- _PROBLEM REQUIREMENTS_
Please transcribe the listing that follows exactly; images are to be excluded.

- _EXERCISE DATA_
┌──

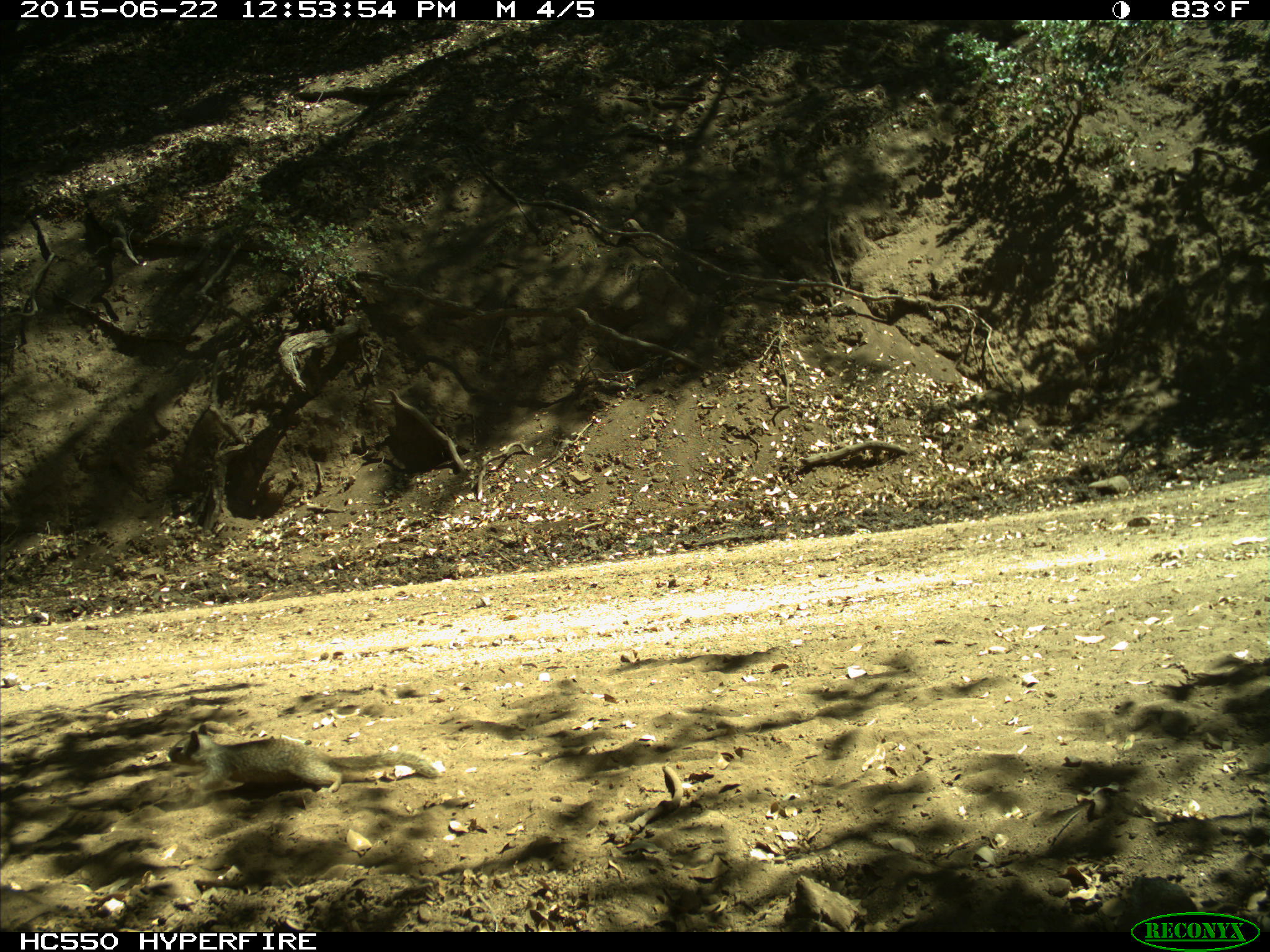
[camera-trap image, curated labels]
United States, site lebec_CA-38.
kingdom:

└──

- _FINISHED TASK_
[camera-trap image, curated labels]
United States, site lebec_CA-38.
kingdom:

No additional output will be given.